From James Innes
Williamsburgh. March 3d. 1781
I have obtained the favor of Major Turberville to wait upon your Excellency to request your opinion and advice on the Subject of the Detention of Lieut. Hare for having violated the flag of Truce he bore and of the seizure of the flag vessel for having on Board articles of merchandize intended for the purpose of carrying on illicit and clandestine commerce with the Citizens of this State. Major Turberville will inform you minutely of every Circumstance relative to this affair, and I have no Doubt but that your Excellency will give proper directions to enforce the Laws and protect the Dignity of this Commonwealth. I have the honor to be very respectfully yr Excellencys most obt Sevt.,
RC (Vi); addressed: “His Excellency Thomas Jefferson Richmond Major Turberville”; endorsed.

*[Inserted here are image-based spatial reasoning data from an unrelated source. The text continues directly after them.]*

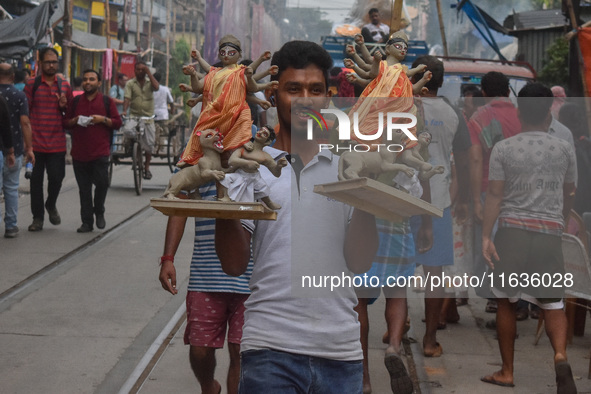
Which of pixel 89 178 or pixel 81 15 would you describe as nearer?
pixel 89 178

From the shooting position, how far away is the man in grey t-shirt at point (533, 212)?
516 centimetres

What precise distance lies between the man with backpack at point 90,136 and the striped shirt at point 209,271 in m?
6.24

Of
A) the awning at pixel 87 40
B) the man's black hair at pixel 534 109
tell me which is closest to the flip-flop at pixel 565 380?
the man's black hair at pixel 534 109

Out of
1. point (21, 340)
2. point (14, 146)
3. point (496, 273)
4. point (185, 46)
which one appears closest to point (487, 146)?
point (496, 273)

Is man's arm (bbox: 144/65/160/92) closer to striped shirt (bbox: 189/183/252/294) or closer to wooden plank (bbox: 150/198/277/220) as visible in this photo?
striped shirt (bbox: 189/183/252/294)

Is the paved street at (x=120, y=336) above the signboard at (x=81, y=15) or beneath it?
beneath

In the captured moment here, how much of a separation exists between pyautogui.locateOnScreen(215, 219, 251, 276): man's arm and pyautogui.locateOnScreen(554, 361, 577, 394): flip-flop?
9.48 feet

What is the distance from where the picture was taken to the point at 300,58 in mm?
2887

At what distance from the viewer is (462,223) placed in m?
6.01

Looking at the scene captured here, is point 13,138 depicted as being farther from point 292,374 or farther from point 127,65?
point 127,65

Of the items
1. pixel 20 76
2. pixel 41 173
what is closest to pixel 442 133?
pixel 41 173

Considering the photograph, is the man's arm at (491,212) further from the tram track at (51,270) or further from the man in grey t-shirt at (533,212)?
the tram track at (51,270)

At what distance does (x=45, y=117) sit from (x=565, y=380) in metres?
6.93

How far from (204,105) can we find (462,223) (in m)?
3.61
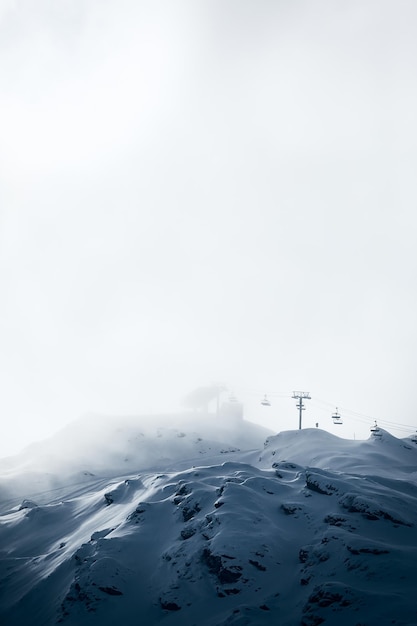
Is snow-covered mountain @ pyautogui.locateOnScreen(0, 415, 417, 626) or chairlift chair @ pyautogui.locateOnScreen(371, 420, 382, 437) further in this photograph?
chairlift chair @ pyautogui.locateOnScreen(371, 420, 382, 437)

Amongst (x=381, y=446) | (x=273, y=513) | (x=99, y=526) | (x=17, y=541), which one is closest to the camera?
(x=273, y=513)

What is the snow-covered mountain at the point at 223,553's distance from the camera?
14312 mm

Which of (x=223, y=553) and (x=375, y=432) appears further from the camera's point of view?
(x=375, y=432)

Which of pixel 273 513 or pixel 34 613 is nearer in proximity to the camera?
pixel 34 613

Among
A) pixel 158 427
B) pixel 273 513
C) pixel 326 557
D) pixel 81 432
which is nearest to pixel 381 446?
pixel 273 513

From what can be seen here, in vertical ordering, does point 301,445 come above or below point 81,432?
above

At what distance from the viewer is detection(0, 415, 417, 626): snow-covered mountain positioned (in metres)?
14.3

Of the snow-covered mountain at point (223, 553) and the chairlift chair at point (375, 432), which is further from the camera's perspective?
the chairlift chair at point (375, 432)

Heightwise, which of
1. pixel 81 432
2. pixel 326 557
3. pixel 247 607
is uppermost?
pixel 326 557

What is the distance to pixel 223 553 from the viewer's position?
16.9m

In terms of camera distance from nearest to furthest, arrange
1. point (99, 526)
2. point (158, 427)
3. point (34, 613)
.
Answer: point (34, 613)
point (99, 526)
point (158, 427)

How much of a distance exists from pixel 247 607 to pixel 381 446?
29.3 m

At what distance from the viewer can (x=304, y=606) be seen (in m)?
13.9

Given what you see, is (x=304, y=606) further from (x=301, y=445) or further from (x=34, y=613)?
(x=301, y=445)
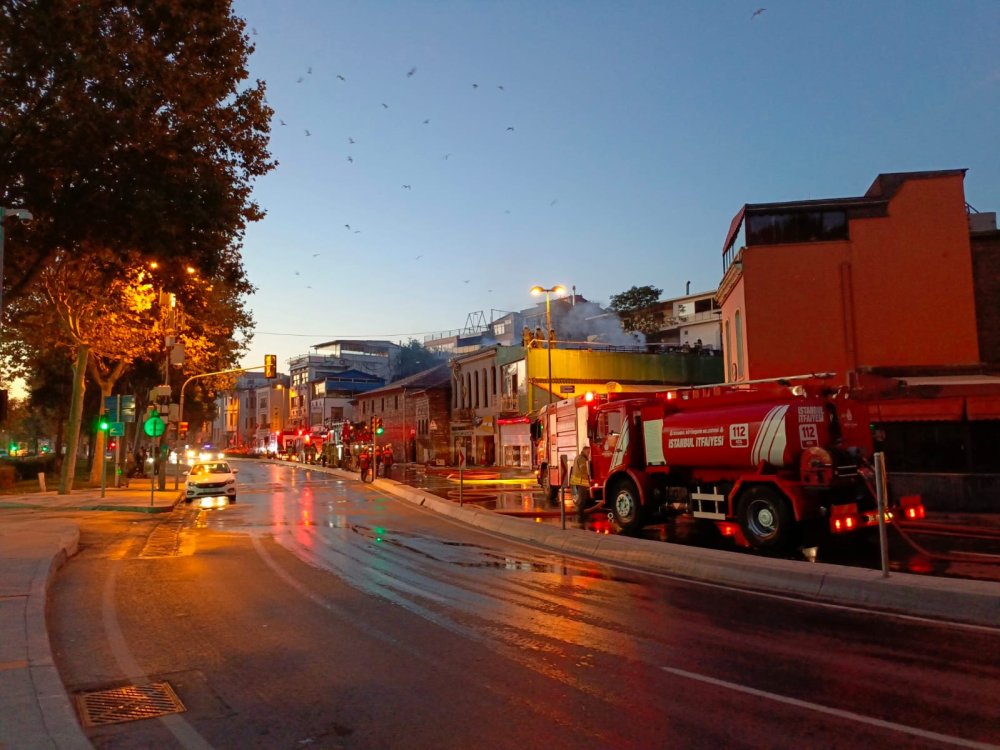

It is probable that the information communicated by Turberville led to the action taken by the Council on 5 Mch.: “Whereas it hath been represented, and there appears cause to suspect, that Mrs. Mary Byrd hath, during the present invasion, committed an offence coming within the meaning of the Act of Assembly entituled ‘An Act to revive and amend the Act for giving further powers to the Governor and Council’, The Governor is advised to issue a Commission of Oyer and Terminer, directed to the Judges of the General Court, authorizing them, or any three of them, to meet at the Court house in the town of Richmond, on Thursday the 15th of this instant (March) for the trial of the said Mrs. Byrd according to law” (Va. Council Jour. description begins Journals of the Council of the State of Virginia, ed. H. R. McIlwaine description ends , ii, 302–303). See Turberville to TJ, 15 Feb. and references there.